* [Assignment] Where an entry contains an image, skip the image and print the rest exactly.

—————

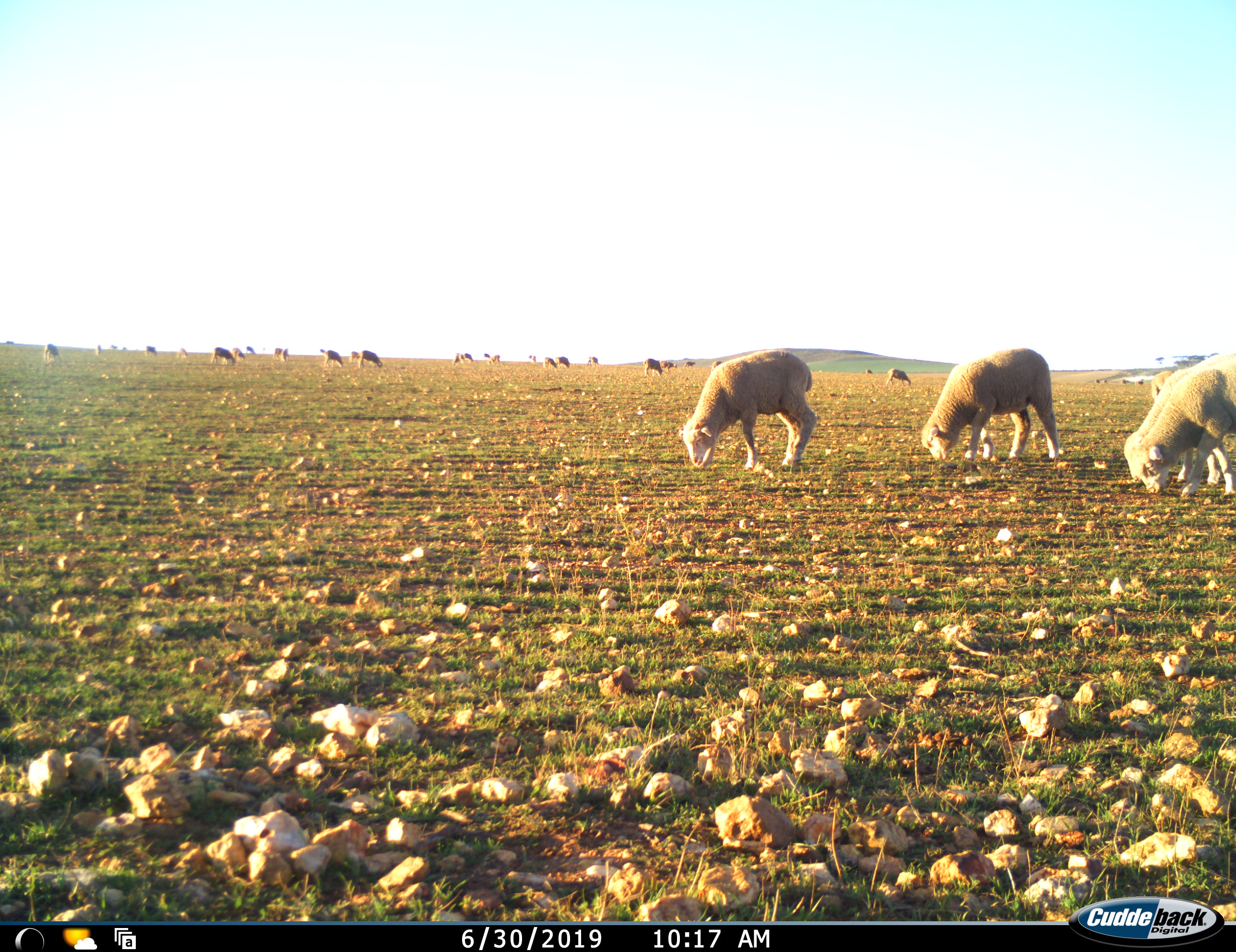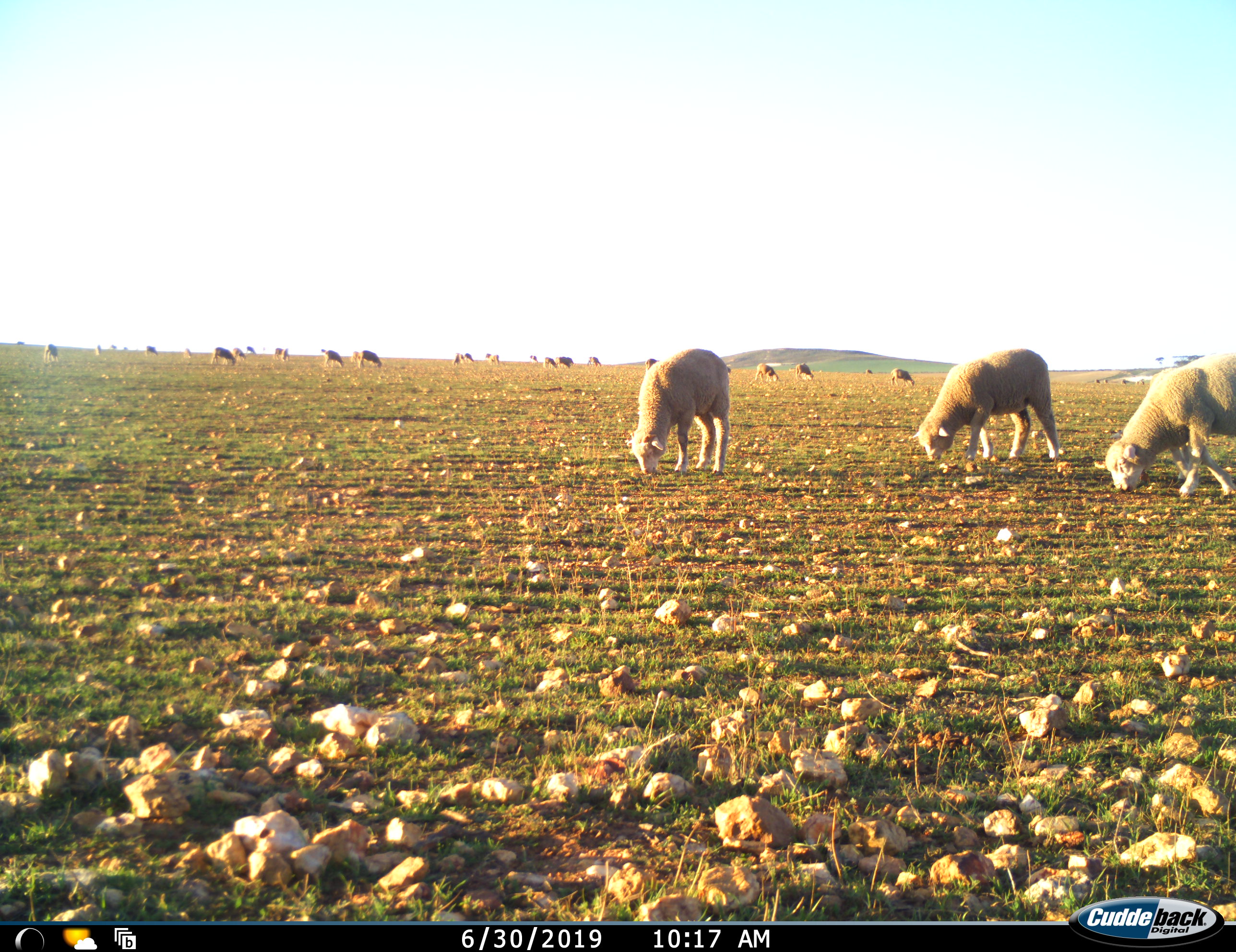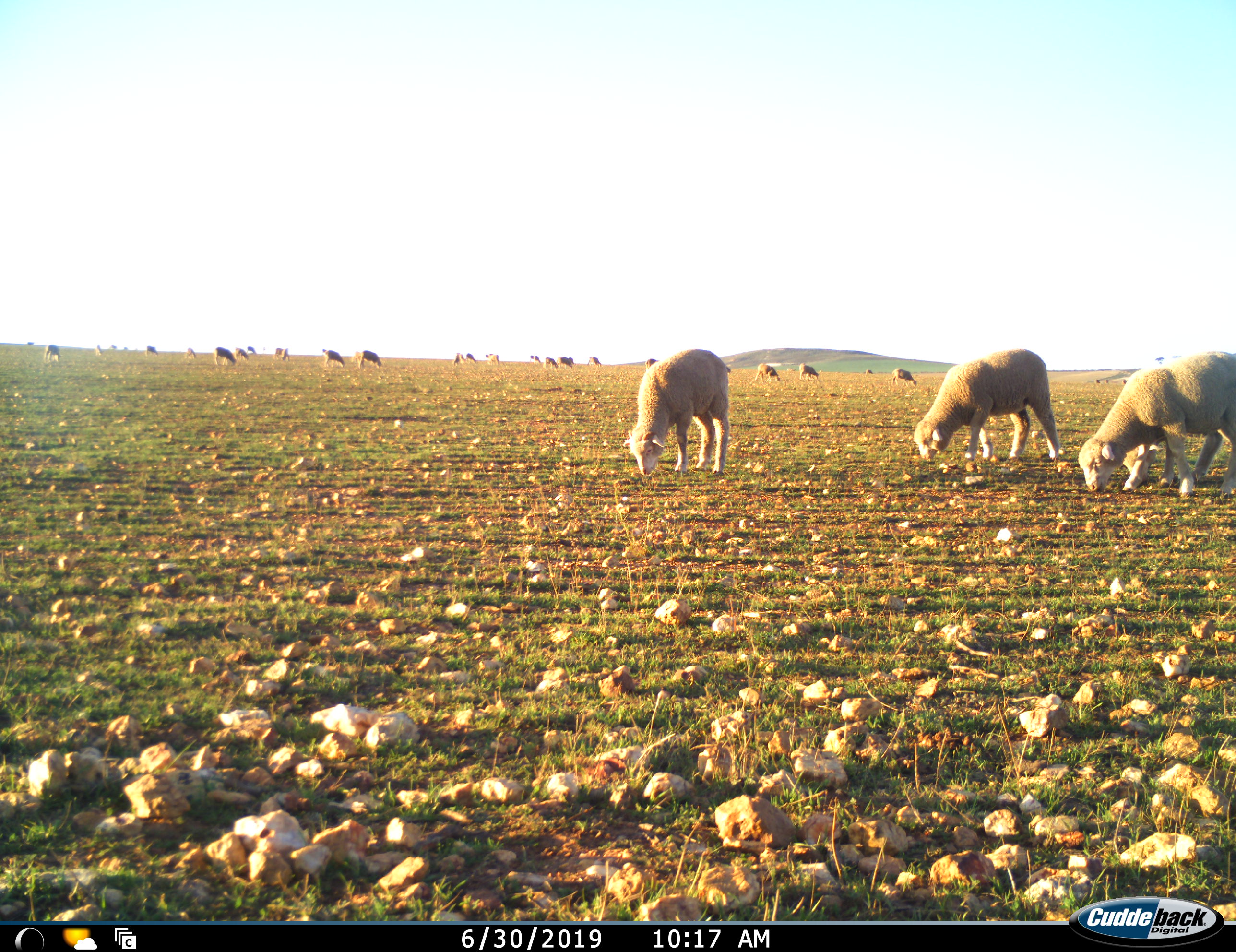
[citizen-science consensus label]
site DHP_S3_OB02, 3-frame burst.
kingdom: Animalia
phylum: Chordata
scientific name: Vertebrata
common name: domestic animal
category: domesticanimal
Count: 11-50.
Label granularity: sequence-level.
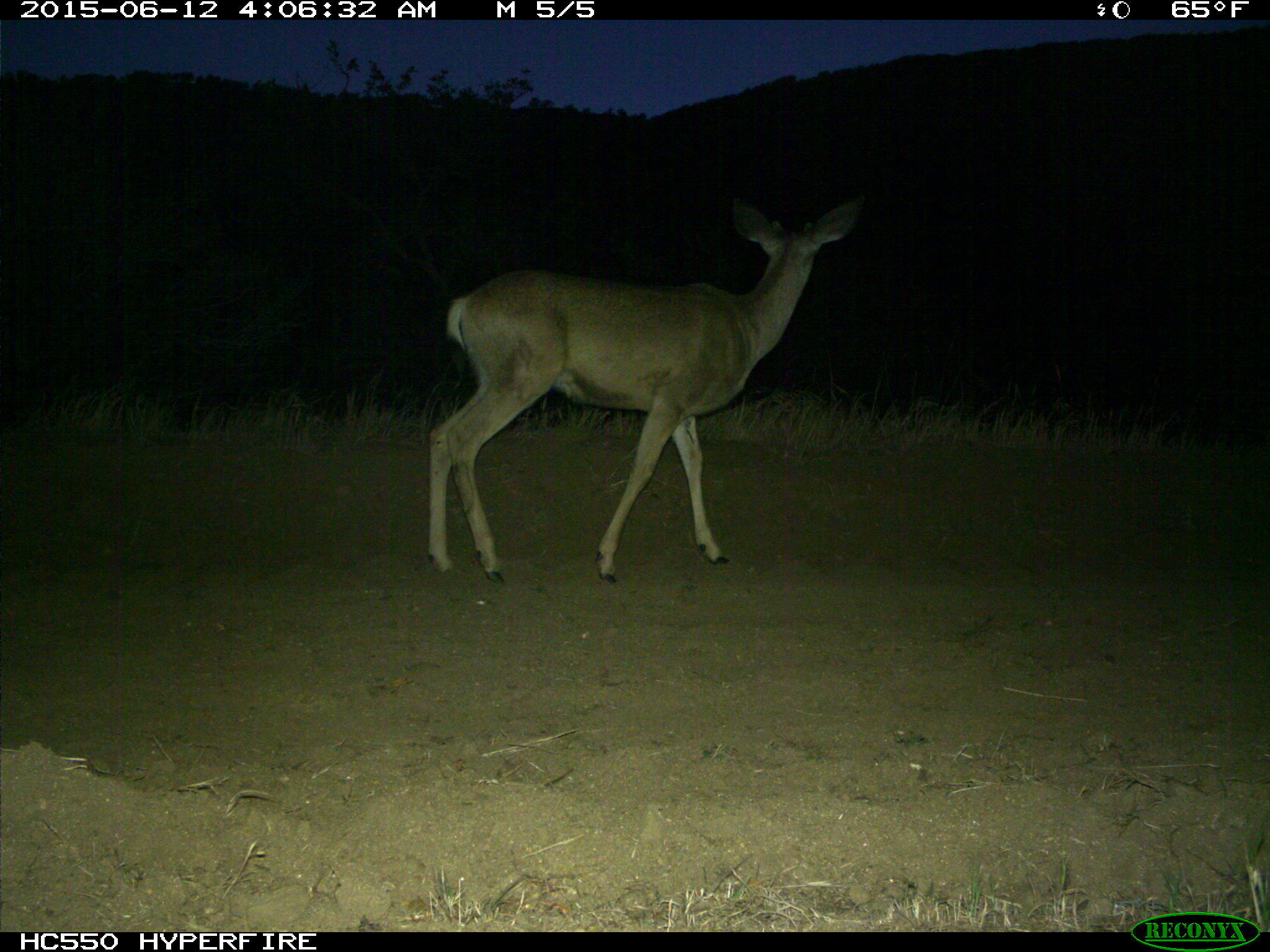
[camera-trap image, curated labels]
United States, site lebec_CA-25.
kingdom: Animalia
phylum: Chordata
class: Mammalia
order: Artiodactyla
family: Cervidae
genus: Odocoileus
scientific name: Odocoileus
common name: deer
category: unidentified deer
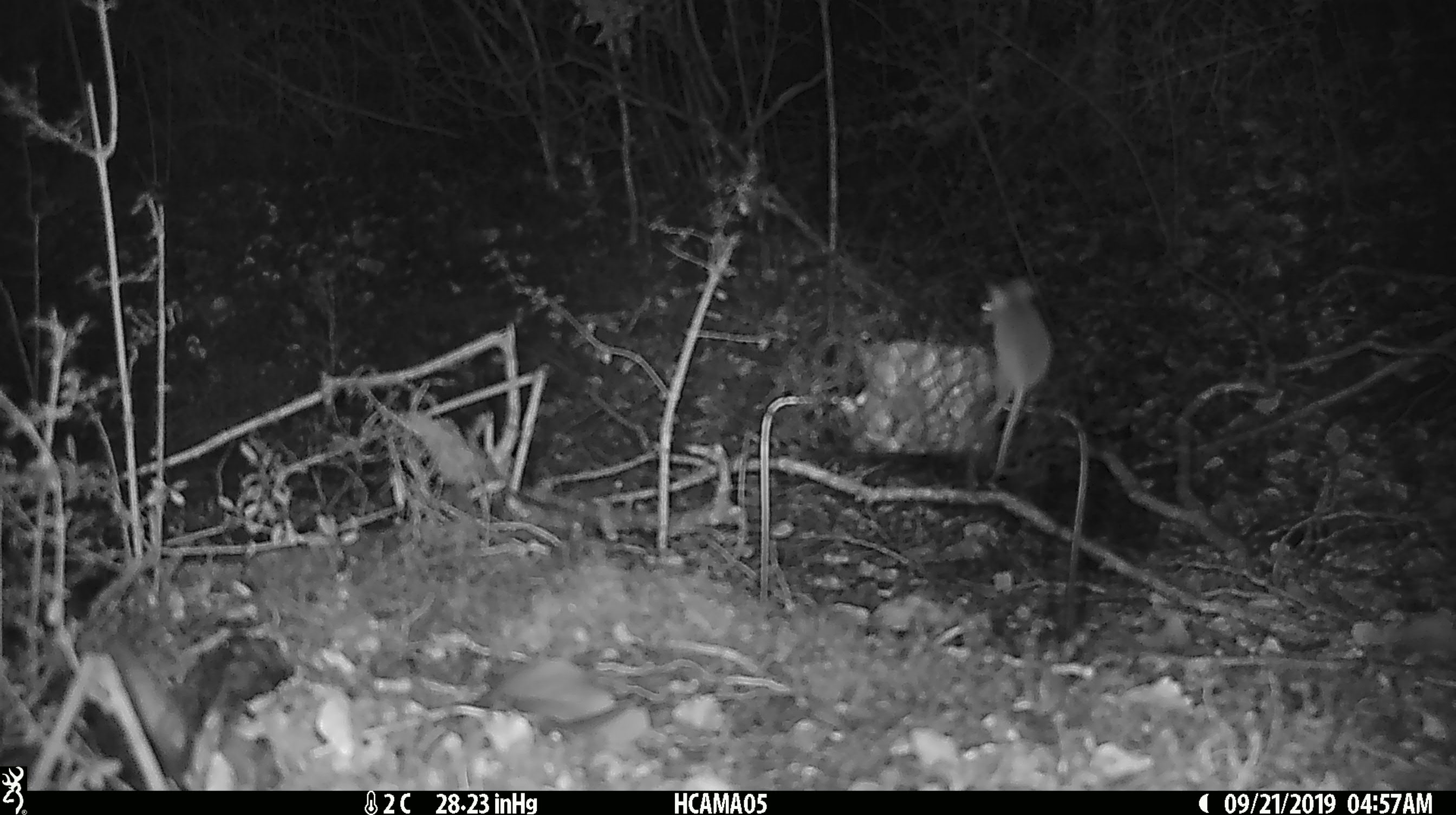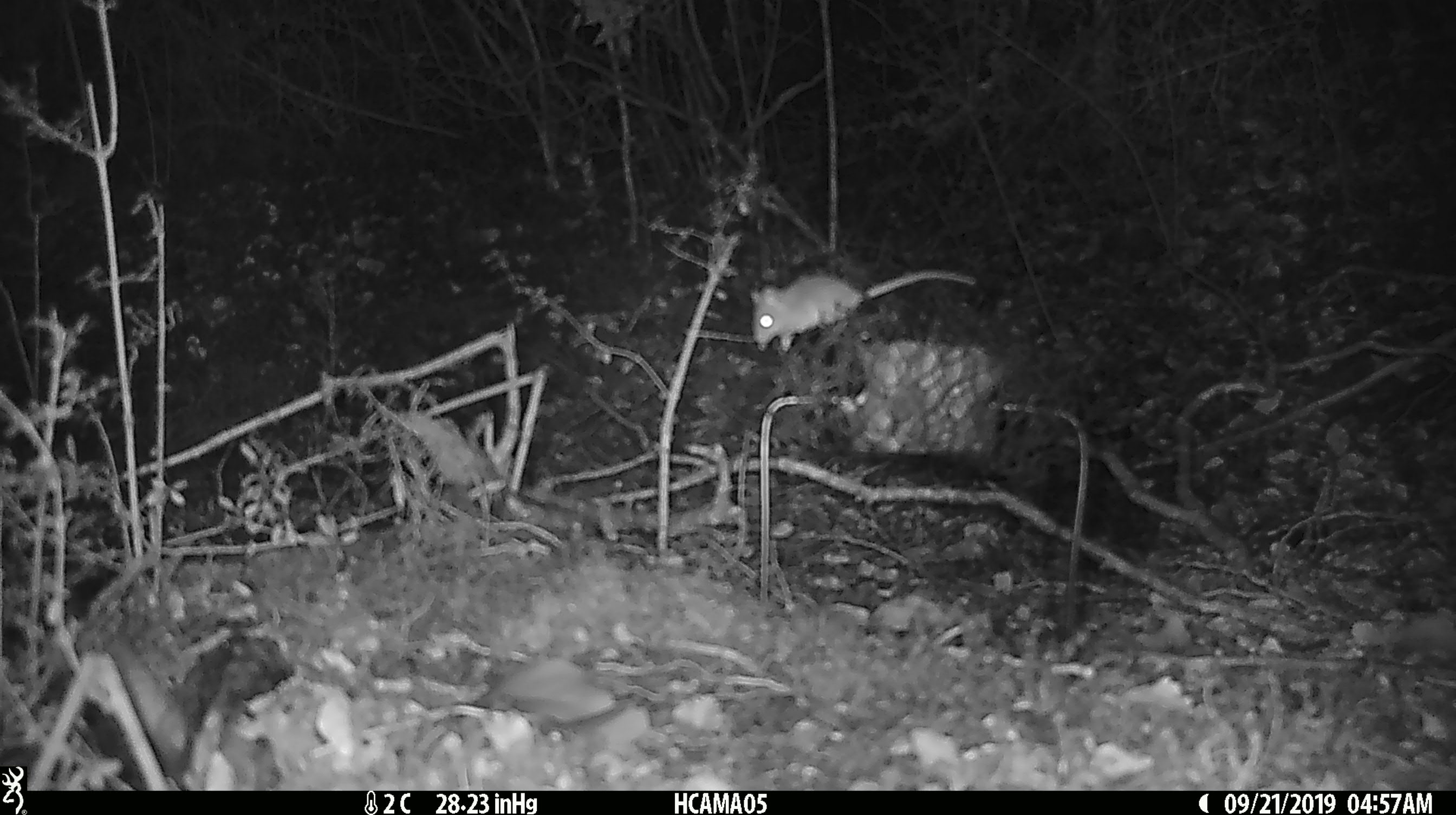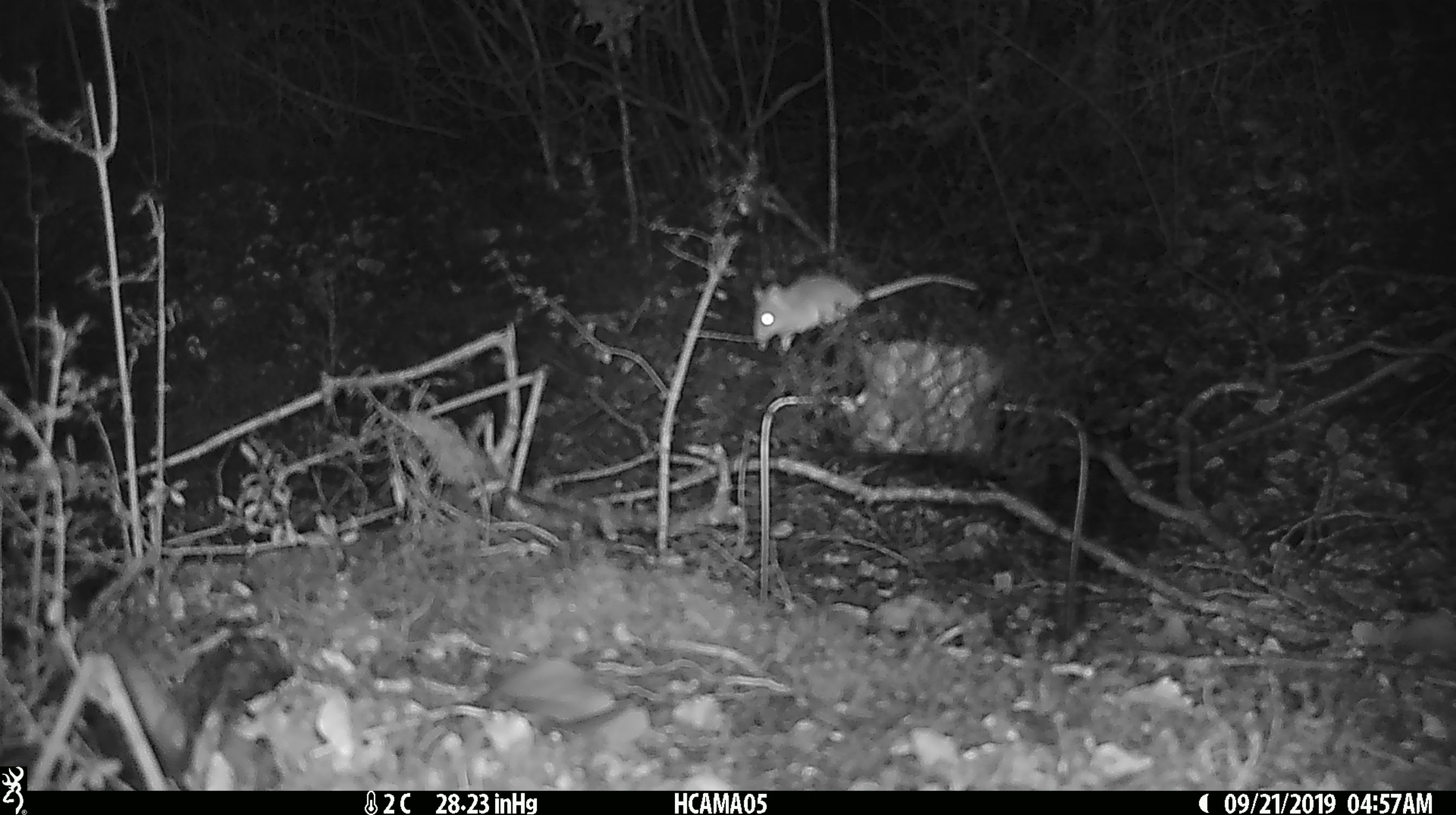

—————

* [Task result]
[citizen-science consensus label]
site DHP_S3_OB02, 3-frame burst.
kingdom: Animalia
phylum: Chordata
scientific name: Vertebrata
common name: domestic animal
category: domesticanimal
Count: 11-50.
Label granularity: sequence-level.
[camera-trap image, curated labels]
United States, site lebec_CA-25.
kingdom: Animalia
phylum: Chordata
class: Mammalia
order: Artiodactyla
family: Cervidae
genus: Odocoileus
scientific name: Odocoileus
common name: deer
category: unidentified deer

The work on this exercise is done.